### Short exercise
Reproduce, word for word, the portion of the material that begins with the line containing "What is the quantified" and continues through the end of the material.

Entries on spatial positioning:

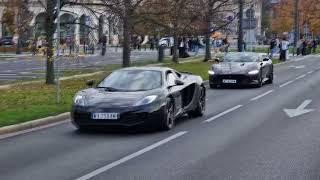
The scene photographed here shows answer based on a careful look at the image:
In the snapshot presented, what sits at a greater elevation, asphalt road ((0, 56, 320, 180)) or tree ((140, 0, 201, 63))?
tree ((140, 0, 201, 63))

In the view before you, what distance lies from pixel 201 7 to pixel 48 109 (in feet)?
79.9

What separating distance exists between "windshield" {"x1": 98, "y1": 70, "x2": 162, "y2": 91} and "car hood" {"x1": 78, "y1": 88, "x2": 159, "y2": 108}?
44cm

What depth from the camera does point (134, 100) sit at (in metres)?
12.8

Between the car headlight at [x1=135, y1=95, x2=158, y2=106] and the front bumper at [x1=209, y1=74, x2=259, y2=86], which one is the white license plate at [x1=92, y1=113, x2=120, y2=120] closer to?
the car headlight at [x1=135, y1=95, x2=158, y2=106]

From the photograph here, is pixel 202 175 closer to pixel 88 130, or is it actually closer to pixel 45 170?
pixel 45 170

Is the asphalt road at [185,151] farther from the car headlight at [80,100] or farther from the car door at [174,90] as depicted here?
the car headlight at [80,100]

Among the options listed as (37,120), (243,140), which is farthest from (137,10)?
(243,140)

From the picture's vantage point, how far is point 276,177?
8.65 metres

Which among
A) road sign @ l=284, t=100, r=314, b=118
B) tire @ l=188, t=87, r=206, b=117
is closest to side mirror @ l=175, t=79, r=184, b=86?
tire @ l=188, t=87, r=206, b=117

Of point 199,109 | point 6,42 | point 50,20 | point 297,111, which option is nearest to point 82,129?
point 199,109

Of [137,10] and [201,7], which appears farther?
[201,7]

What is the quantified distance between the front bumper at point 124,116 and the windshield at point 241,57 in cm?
1398

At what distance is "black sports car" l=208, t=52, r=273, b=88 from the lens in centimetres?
2531

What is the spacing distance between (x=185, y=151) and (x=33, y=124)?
4.48 metres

### Reply
What is the quantified distance between the front bumper at point 124,116 and the windshield at point 241,57 in cm?
1398

At what distance is "black sports car" l=208, t=52, r=273, b=88 from the lens in centimetres?
2531

What is the spacing distance between (x=185, y=151) and (x=33, y=124)?
4.48 metres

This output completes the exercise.